Whether you are aiming towards purchasing a property, refinancing your current home, or renewing, the odds are you're thinking about either a fixed or variable rate mortgage. The million-dollar question is, which is the better choice? The short answer is none. Both are good options, and determining which one is the best is largely dependent upon your needs and current financial situation. So here are some key points to help you decide which option suits you the best.

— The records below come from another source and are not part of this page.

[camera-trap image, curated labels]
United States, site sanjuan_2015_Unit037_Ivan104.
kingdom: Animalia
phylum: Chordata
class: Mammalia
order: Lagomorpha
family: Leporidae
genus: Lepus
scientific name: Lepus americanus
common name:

Let us first dive into fixed-rate mortgage. These contracts are the most popular and commonly promoted by most financial institutions. When you choose a fixed-rate mortgage, your negotiated interest rate is locked in for the agreed-upon term. Which, in essence, means that you are “fixing” your rate. The most common fixed term is for 5 years, but you as a consumer have the ability to fix your contract term, anywhere from a 6month up to a 10-year term!
Next, let’s get to what a variable mortgage is. This mortgage rate is something that is not fixed and is subject to change. Variable rates tend to fluctuate with the market. The variable rate has an open component which can be +/- to the prime rate. This means if the Bank of Canada's prime rate is 2.45% and your bank offers you prime minus 1%, your effective rate would be 1.45%. However, unlike a fixed rate, if prime increases, then so do your interest rate. This goes into saying that a variable rate is not guaranteed. However, the rates are typically lower than a fixed rate and have the lowest penalties due to the open component.
Now going on to the answer, which is the best option. None, it all comes down to what you are comfortable with and your objective with the current property.